All of the data must be printed exactly; please include every line.

## Data shown:
..............................
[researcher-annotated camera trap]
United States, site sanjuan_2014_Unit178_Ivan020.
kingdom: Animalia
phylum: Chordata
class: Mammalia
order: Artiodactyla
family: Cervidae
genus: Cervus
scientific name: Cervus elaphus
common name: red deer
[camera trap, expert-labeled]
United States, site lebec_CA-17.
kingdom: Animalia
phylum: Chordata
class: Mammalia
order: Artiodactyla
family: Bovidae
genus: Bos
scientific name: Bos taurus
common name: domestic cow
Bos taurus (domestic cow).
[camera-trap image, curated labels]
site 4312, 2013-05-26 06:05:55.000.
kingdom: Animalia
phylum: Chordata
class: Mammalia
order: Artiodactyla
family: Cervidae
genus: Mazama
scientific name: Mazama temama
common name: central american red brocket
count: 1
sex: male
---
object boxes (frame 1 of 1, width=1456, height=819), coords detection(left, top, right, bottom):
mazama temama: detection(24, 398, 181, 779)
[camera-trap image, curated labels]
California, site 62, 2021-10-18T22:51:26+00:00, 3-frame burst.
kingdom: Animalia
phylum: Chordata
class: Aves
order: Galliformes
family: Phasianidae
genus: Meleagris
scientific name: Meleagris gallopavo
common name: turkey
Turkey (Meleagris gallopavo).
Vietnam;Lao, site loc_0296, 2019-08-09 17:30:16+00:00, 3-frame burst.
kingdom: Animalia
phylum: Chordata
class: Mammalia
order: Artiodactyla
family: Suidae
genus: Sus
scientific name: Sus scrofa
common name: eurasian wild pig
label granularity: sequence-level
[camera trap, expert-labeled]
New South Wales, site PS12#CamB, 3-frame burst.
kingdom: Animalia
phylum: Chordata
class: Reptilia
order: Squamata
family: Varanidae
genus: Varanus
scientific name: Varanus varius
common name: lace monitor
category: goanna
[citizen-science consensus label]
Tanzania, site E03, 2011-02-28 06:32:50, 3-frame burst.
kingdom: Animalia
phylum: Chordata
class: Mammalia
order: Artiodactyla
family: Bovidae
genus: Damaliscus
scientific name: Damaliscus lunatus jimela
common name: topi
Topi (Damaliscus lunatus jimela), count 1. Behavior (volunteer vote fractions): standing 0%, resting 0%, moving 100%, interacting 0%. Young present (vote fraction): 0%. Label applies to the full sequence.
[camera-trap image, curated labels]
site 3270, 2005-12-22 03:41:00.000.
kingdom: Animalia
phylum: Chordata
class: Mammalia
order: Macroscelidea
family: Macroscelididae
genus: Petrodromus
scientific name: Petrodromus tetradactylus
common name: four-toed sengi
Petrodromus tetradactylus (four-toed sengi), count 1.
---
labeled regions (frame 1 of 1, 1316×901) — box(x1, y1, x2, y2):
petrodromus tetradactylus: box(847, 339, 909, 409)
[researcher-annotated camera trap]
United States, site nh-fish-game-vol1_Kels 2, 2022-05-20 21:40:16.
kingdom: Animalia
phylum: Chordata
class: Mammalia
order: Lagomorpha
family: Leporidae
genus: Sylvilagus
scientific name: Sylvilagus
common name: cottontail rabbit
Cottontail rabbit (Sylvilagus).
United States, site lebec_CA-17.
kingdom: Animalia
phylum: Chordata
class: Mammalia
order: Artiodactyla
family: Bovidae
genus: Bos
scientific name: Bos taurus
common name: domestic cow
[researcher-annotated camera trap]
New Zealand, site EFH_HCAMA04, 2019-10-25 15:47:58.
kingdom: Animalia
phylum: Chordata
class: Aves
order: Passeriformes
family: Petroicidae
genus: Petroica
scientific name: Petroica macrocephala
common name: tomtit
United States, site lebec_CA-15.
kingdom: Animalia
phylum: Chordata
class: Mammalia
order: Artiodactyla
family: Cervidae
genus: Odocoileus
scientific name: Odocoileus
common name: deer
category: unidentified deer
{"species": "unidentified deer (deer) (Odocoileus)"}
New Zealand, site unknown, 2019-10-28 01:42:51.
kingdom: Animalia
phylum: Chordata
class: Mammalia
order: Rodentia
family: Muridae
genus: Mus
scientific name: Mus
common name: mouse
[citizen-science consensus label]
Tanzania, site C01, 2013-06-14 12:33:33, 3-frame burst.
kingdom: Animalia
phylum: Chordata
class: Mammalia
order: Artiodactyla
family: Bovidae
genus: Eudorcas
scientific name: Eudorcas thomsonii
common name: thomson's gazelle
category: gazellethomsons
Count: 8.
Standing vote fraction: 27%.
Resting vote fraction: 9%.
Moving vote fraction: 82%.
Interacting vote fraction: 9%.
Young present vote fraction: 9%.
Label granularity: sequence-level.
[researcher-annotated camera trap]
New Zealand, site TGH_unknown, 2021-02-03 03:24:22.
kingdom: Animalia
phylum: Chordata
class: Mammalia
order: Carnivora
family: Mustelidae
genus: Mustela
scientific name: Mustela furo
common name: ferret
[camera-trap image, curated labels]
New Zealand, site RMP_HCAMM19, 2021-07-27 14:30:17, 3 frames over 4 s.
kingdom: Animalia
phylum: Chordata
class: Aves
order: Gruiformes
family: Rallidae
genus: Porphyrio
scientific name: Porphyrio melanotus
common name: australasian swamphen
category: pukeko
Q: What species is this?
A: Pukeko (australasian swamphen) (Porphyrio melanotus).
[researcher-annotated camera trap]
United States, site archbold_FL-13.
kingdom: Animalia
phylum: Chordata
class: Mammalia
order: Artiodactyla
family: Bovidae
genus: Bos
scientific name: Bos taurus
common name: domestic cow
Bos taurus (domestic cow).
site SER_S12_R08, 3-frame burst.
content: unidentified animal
..............................
## Written solution:
[researcher-annotated camera trap]
United States, site sanjuan_2014_Unit178_Ivan020.
kingdom: Animalia
phylum: Chordata
class: Mammalia
order: Artiodactyla
family: Cervidae
genus: Cervus
scientific name: Cervus elaphus
common name: red deer
[camera trap, expert-labeled]
United States, site lebec_CA-17.
kingdom: Animalia
phylum: Chordata
class: Mammalia
order: Artiodactyla
family: Bovidae
genus: Bos
scientific name: Bos taurus
common name: domestic cow
Bos taurus (domestic cow).
[camera-trap image, curated labels]
site 4312, 2013-05-26 06:05:55.000.
kingdom: Animalia
phylum: Chordata
class: Mammalia
order: Artiodactyla
family: Cervidae
genus: Mazama
scientific name: Mazama temama
common name: central american red brocket
count: 1
sex: male
---
object boxes (frame 1 of 1, width=1456, height=819), coords detection(left, top, right, bottom):
mazama temama: detection(24, 398, 181, 779)
[camera-trap image, curated labels]
California, site 62, 2021-10-18T22:51:26+00:00, 3-frame burst.
kingdom: Animalia
phylum: Chordata
class: Aves
order: Galliformes
family: Phasianidae
genus: Meleagris
scientific name: Meleagris gallopavo
common name: turkey
Turkey (Meleagris gallopavo).
Vietnam;Lao, site loc_0296, 2019-08-09 17:30:16+00:00, 3-frame burst.
kingdom: Animalia
phylum: Chordata
class: Mammalia
order: Artiodactyla
family: Suidae
genus: Sus
scientific name: Sus scrofa
common name: eurasian wild pig
label granularity: sequence-level
[camera trap, expert-labeled]
New South Wales, site PS12#CamB, 3-frame burst.
kingdom: Animalia
phylum: Chordata
class: Reptilia
order: Squamata
family: Varanidae
genus: Varanus
scientific name: Varanus varius
common name: lace monitor
category: goanna
[citizen-science consensus label]
Tanzania, site E03, 2011-02-28 06:32:50, 3-frame burst.
kingdom: Animalia
phylum: Chordata
class: Mammalia
order: Artiodactyla
family: Bovidae
genus: Damaliscus
scientific name: Damaliscus lunatus jimela
common name: topi
Topi (Damaliscus lunatus jimela), count 1. Behavior (volunteer vote fractions): standing 0%, resting 0%, moving 100%, interacting 0%. Young present (vote fraction): 0%. Label applies to the full sequence.
[camera-trap image, curated labels]
site 3270, 2005-12-22 03:41:00.000.
kingdom: Animalia
phylum: Chordata
class: Mammalia
order: Macroscelidea
family: Macroscelididae
genus: Petrodromus
scientific name: Petrodromus tetradactylus
common name: four-toed sengi
Petrodromus tetradactylus (four-toed sengi), count 1.
---
labeled regions (frame 1 of 1, 1316×901) — box(x1, y1, x2, y2):
petrodromus tetradactylus: box(847, 339, 909, 409)
[researcher-annotated camera trap]
United States, site nh-fish-game-vol1_Kels 2, 2022-05-20 21:40:16.
kingdom: Animalia
phylum: Chordata
class: Mammalia
order: Lagomorpha
family: Leporidae
genus: Sylvilagus
scientific name: Sylvilagus
common name: cottontail rabbit
Cottontail rabbit (Sylvilagus).
United States, site lebec_CA-17.
kingdom: Animalia
phylum: Chordata
class: Mammalia
order: Artiodactyla
family: Bovidae
genus: Bos
scientific name: Bos taurus
common name: domestic cow
[researcher-annotated camera trap]
New Zealand, site EFH_HCAMA04, 2019-10-25 15:47:58.
kingdom: Animalia
phylum: Chordata
class: Aves
order: Passeriformes
family: Petroicidae
genus: Petroica
scientific name: Petroica macrocephala
common name: tomtit
United States, site lebec_CA-15.
kingdom: Animalia
phylum: Chordata
class: Mammalia
order: Artiodactyla
family: Cervidae
genus: Odocoileus
scientific name: Odocoileus
common name: deer
category: unidentified deer
{"species": "unidentified deer (deer) (Odocoileus)"}
New Zealand, site unknown, 2019-10-28 01:42:51.
kingdom: Animalia
phylum: Chordata
class: Mammalia
order: Rodentia
family: Muridae
genus: Mus
scientific name: Mus
common name: mouse
[citizen-science consensus label]
Tanzania, site C01, 2013-06-14 12:33:33, 3-frame burst.
kingdom: Animalia
phylum: Chordata
class: Mammalia
order: Artiodactyla
family: Bovidae
genus: Eudorcas
scientific name: Eudorcas thomsonii
common name: thomson's gazelle
category: gazellethomsons
Count: 8.
Standing vote fraction: 27%.
Resting vote fraction: 9%.
Moving vote fraction: 82%.
Interacting vote fraction: 9%.
Young present vote fraction: 9%.
Label granularity: sequence-level.
[researcher-annotated camera trap]
New Zealand, site TGH_unknown, 2021-02-03 03:24:22.
kingdom: Animalia
phylum: Chordata
class: Mammalia
order: Carnivora
family: Mustelidae
genus: Mustela
scientific name: Mustela furo
common name: ferret
[camera-trap image, curated labels]
New Zealand, site RMP_HCAMM19, 2021-07-27 14:30:17, 3 frames over 4 s.
kingdom: Animalia
phylum: Chordata
class: Aves
order: Gruiformes
family: Rallidae
genus: Porphyrio
scientific name: Porphyrio melanotus
common name: australasian swamphen
category: pukeko
Q: What species is this?
A: Pukeko (australasian swamphen) (Porphyrio melanotus).
[researcher-annotated camera trap]
United States, site archbold_FL-13.
kingdom: Animalia
phylum: Chordata
class: Mammalia
order: Artiodactyla
family: Bovidae
genus: Bos
scientific name: Bos taurus
common name: domestic cow
Bos taurus (domestic cow).
site SER_S12_R08, 3-frame burst.
content: unidentified animal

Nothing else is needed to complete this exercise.